§ **Exercise requirements**: Reproduce the listing below with every instance of "hedge row" swapped for "hedgerow", leaving everything else unchanged.

----- Given records -----

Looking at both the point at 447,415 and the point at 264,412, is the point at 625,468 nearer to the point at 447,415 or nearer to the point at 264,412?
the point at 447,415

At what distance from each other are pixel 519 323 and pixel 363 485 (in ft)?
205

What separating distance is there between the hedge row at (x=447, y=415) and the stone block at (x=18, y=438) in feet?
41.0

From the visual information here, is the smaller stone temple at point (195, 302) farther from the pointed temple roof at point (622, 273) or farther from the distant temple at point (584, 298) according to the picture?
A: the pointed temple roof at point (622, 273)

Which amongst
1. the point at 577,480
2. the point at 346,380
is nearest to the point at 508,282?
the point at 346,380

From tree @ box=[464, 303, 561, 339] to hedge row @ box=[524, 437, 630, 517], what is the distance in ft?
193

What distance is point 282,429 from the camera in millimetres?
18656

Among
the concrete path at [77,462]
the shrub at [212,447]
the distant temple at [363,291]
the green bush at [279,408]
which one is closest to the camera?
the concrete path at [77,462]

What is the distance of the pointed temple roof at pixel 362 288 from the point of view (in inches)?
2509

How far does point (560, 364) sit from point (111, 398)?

-----

§ **Solved exercise**:
Looking at both the point at 447,415 and the point at 264,412, is the point at 625,468 nearer to the point at 447,415 or nearer to the point at 264,412?
the point at 447,415

At what distance from each other are pixel 519 323 and pixel 363 485 (in ft)?
205

What separating distance is there between the hedgerow at (x=447, y=415) and the stone block at (x=18, y=438) in feet?
41.0

From the visual information here, is the smaller stone temple at point (195, 302) farther from the pointed temple roof at point (622, 273) or farther from the distant temple at point (584, 298) according to the picture?
A: the pointed temple roof at point (622, 273)

Which amongst
1. the point at 577,480
2. the point at 346,380
is nearest to the point at 508,282?
the point at 346,380

From tree @ box=[464, 303, 561, 339] to hedgerow @ box=[524, 437, 630, 517], what is the distance in ft?
193

What distance is point 282,429 from the camera in millimetres?
18656

Among
the concrete path at [77,462]
the shrub at [212,447]
the distant temple at [363,291]
the green bush at [279,408]
which one is closest to the camera?
the concrete path at [77,462]

What is the distance of the pointed temple roof at pixel 362 288 from the point of view (in inches)?
2509

How far does point (560, 364) sit from point (111, 398)?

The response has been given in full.